[START OF Data to use]

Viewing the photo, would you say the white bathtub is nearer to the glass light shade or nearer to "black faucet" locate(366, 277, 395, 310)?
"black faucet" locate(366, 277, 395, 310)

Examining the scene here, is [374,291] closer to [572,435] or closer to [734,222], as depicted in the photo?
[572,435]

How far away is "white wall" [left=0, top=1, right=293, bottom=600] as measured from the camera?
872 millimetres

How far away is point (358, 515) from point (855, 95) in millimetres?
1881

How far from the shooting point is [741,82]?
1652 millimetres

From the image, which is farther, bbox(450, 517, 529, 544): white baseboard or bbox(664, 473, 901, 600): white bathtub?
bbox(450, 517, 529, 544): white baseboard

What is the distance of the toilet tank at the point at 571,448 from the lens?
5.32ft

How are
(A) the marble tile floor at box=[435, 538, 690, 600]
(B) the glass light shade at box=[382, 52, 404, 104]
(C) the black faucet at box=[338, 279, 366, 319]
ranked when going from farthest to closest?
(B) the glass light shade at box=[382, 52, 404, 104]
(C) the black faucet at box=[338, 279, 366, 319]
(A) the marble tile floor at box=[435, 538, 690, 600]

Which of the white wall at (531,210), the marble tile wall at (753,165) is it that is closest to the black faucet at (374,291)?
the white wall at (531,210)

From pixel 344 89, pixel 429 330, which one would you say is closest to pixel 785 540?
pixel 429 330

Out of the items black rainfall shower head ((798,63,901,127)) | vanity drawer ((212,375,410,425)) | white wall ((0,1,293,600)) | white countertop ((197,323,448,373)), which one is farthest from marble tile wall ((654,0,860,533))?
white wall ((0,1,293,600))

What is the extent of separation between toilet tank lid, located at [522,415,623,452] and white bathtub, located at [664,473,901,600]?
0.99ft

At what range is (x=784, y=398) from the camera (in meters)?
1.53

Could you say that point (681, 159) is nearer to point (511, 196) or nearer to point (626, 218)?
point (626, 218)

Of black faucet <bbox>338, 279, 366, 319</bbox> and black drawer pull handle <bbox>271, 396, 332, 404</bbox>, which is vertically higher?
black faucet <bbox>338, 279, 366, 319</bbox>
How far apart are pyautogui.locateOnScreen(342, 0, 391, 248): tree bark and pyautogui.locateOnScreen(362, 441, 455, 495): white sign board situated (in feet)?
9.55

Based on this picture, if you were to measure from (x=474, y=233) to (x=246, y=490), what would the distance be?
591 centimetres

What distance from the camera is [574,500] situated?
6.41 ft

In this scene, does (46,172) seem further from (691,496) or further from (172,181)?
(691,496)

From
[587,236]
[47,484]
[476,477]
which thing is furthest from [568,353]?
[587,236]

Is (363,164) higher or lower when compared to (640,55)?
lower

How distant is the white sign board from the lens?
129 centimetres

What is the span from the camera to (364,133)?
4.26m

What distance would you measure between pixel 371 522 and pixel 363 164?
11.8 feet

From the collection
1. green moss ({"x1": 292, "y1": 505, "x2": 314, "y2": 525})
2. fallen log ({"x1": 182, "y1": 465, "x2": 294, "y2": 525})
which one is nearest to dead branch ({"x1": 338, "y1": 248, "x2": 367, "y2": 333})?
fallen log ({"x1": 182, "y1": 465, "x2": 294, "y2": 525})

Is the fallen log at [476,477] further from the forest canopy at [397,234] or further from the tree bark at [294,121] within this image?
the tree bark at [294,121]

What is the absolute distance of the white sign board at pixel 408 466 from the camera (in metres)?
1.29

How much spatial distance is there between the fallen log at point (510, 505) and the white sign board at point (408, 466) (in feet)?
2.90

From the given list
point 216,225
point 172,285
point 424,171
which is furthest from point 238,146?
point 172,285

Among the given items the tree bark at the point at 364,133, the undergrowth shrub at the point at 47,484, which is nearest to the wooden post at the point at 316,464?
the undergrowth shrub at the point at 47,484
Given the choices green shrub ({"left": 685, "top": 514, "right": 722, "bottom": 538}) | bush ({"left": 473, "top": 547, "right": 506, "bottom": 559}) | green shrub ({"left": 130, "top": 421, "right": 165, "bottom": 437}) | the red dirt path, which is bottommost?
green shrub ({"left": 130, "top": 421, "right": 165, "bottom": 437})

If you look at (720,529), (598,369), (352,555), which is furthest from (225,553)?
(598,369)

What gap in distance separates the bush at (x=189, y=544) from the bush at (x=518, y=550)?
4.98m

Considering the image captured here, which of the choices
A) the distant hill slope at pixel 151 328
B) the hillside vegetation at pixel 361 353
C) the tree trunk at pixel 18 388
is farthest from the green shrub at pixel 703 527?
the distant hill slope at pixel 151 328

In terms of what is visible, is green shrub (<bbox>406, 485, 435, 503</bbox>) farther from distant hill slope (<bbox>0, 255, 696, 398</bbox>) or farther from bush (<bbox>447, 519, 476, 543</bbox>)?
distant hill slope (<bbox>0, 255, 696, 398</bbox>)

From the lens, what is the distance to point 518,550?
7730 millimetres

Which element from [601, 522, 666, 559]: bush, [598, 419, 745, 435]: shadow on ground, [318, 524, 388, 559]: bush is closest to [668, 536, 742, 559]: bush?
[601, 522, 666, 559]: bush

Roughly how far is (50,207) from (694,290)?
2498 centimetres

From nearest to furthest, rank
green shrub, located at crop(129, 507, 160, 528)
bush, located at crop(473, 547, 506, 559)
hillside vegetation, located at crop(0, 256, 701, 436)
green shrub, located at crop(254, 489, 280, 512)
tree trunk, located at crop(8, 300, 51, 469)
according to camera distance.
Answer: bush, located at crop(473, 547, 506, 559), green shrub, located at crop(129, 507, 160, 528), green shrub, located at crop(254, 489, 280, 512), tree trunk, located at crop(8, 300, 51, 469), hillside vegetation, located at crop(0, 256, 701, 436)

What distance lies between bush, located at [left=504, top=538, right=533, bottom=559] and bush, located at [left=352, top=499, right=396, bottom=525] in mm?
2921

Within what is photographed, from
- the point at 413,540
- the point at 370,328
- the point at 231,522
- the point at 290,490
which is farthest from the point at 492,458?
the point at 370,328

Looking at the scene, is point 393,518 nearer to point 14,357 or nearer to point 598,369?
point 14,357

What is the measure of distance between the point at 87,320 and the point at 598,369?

[END OF Data to use]

**What is being asked**
Exactly as written above, please repeat the entries.

**Right answer**
Viewing the photo, would you say the white bathtub is nearer to the glass light shade or nearer to "black faucet" locate(366, 277, 395, 310)?
"black faucet" locate(366, 277, 395, 310)

Examining the scene here, is [374,291] closer to [572,435] or closer to [734,222], as depicted in the photo?
[572,435]

How far away is "white wall" [left=0, top=1, right=293, bottom=600] as measured from the camera?
872 millimetres

How far away is point (358, 515) from point (855, 95) in millimetres?
1881

How far from the shooting point is [741,82]?
1652 millimetres

From the image, which is farther, bbox(450, 517, 529, 544): white baseboard or bbox(664, 473, 901, 600): white bathtub?
bbox(450, 517, 529, 544): white baseboard

What is the distance of the toilet tank at the point at 571,448 from the lens?
5.32ft

How are
(A) the marble tile floor at box=[435, 538, 690, 600]
(B) the glass light shade at box=[382, 52, 404, 104]
(C) the black faucet at box=[338, 279, 366, 319]
ranked when going from farthest to closest?
(B) the glass light shade at box=[382, 52, 404, 104]
(C) the black faucet at box=[338, 279, 366, 319]
(A) the marble tile floor at box=[435, 538, 690, 600]

Which of the white wall at (531,210), the marble tile wall at (753,165) is it that is closest to the black faucet at (374,291)?
the white wall at (531,210)

From pixel 344 89, pixel 429 330, which one would you say is closest to pixel 785 540?
pixel 429 330

Out of the items black rainfall shower head ((798,63,901,127)) | vanity drawer ((212,375,410,425)) | white wall ((0,1,293,600)) | white countertop ((197,323,448,373)), which one is farthest from marble tile wall ((654,0,860,533))?
white wall ((0,1,293,600))

What is the extent of separation between toilet tank lid, located at [522,415,623,452] and white bathtub, located at [664,473,901,600]?
0.99ft

At what range is (x=784, y=398) from the camera (in meters)?
1.53

Could you say that point (681, 159) is nearer to point (511, 196) or nearer to point (626, 218)?
point (626, 218)

Of black faucet <bbox>338, 279, 366, 319</bbox> and black drawer pull handle <bbox>271, 396, 332, 404</bbox>, which is vertically higher?
black faucet <bbox>338, 279, 366, 319</bbox>
How far apart are pyautogui.locateOnScreen(342, 0, 391, 248): tree bark and pyautogui.locateOnScreen(362, 441, 455, 495): white sign board situated (in feet)?
9.55

Based on this picture, if you were to measure from (x=474, y=233) to (x=246, y=490), what would the distance be?
591 centimetres

What distance from the camera is [574,500] situated?
6.41 ft

In this scene, does (46,172) seem further from (691,496) or further from (172,181)?
(691,496)

From
[587,236]
[47,484]
[476,477]
which thing is furthest from [568,353]?
[587,236]

Is (363,164) higher or lower when compared to (640,55)?
lower

How distant is the white sign board from the lens?
129 centimetres

What is the span from the camera to (364,133)?
4.26m

What distance would you measure between pixel 371 522 and pixel 363 164?
11.8 feet

From the collection
1. green moss ({"x1": 292, "y1": 505, "x2": 314, "y2": 525})
2. fallen log ({"x1": 182, "y1": 465, "x2": 294, "y2": 525})
which one is nearest to dead branch ({"x1": 338, "y1": 248, "x2": 367, "y2": 333})?
fallen log ({"x1": 182, "y1": 465, "x2": 294, "y2": 525})

Is the fallen log at [476,477] further from the forest canopy at [397,234] or further from the tree bark at [294,121] within this image?
the tree bark at [294,121]

What is the absolute distance of the white sign board at pixel 408 466 from the camera (in metres)?
1.29

How much spatial distance is there between the fallen log at point (510, 505) and the white sign board at point (408, 466) (in feet)?
2.90

From the given list
point 216,225
point 172,285
point 424,171
which is furthest from point 238,146?
point 172,285

Among the given items the tree bark at the point at 364,133, the undergrowth shrub at the point at 47,484, which is nearest to the wooden post at the point at 316,464?
the undergrowth shrub at the point at 47,484
Given the choices green shrub ({"left": 685, "top": 514, "right": 722, "bottom": 538}) | bush ({"left": 473, "top": 547, "right": 506, "bottom": 559}) | green shrub ({"left": 130, "top": 421, "right": 165, "bottom": 437}) | the red dirt path, which is bottommost?
green shrub ({"left": 130, "top": 421, "right": 165, "bottom": 437})

If you look at (720,529), (598,369), (352,555), which is furthest from (225,553)?
(598,369)

What gap in distance separates the bush at (x=189, y=544) from the bush at (x=518, y=550)?
4.98m

Considering the image captured here, which of the choices
A) the distant hill slope at pixel 151 328
B) the hillside vegetation at pixel 361 353
C) the tree trunk at pixel 18 388
is farthest from the green shrub at pixel 703 527?
the distant hill slope at pixel 151 328

In terms of what is visible, is green shrub (<bbox>406, 485, 435, 503</bbox>) farther from distant hill slope (<bbox>0, 255, 696, 398</bbox>) or farther from bush (<bbox>447, 519, 476, 543</bbox>)?
distant hill slope (<bbox>0, 255, 696, 398</bbox>)

From the lens, what is the distance to point 518,550?
7730 millimetres

Which element from [601, 522, 666, 559]: bush, [598, 419, 745, 435]: shadow on ground, [318, 524, 388, 559]: bush is closest to [668, 536, 742, 559]: bush?
[601, 522, 666, 559]: bush

Roughly how far is (50,207) from (694,290)?
2498 centimetres

From nearest to furthest, rank
green shrub, located at crop(129, 507, 160, 528)
bush, located at crop(473, 547, 506, 559)
hillside vegetation, located at crop(0, 256, 701, 436)
green shrub, located at crop(254, 489, 280, 512)
tree trunk, located at crop(8, 300, 51, 469)
according to camera distance.
Answer: bush, located at crop(473, 547, 506, 559), green shrub, located at crop(129, 507, 160, 528), green shrub, located at crop(254, 489, 280, 512), tree trunk, located at crop(8, 300, 51, 469), hillside vegetation, located at crop(0, 256, 701, 436)

What distance lies between bush, located at [left=504, top=538, right=533, bottom=559] and bush, located at [left=352, top=499, right=396, bottom=525] in mm?
2921

Within what is photographed, from
- the point at 413,540
- the point at 370,328
- the point at 231,522
- the point at 290,490
which is farthest from the point at 492,458?
the point at 370,328

Looking at the scene, is point 393,518 nearer to point 14,357 or nearer to point 598,369?
point 14,357

What is the measure of distance between the point at 87,320 and the point at 598,369?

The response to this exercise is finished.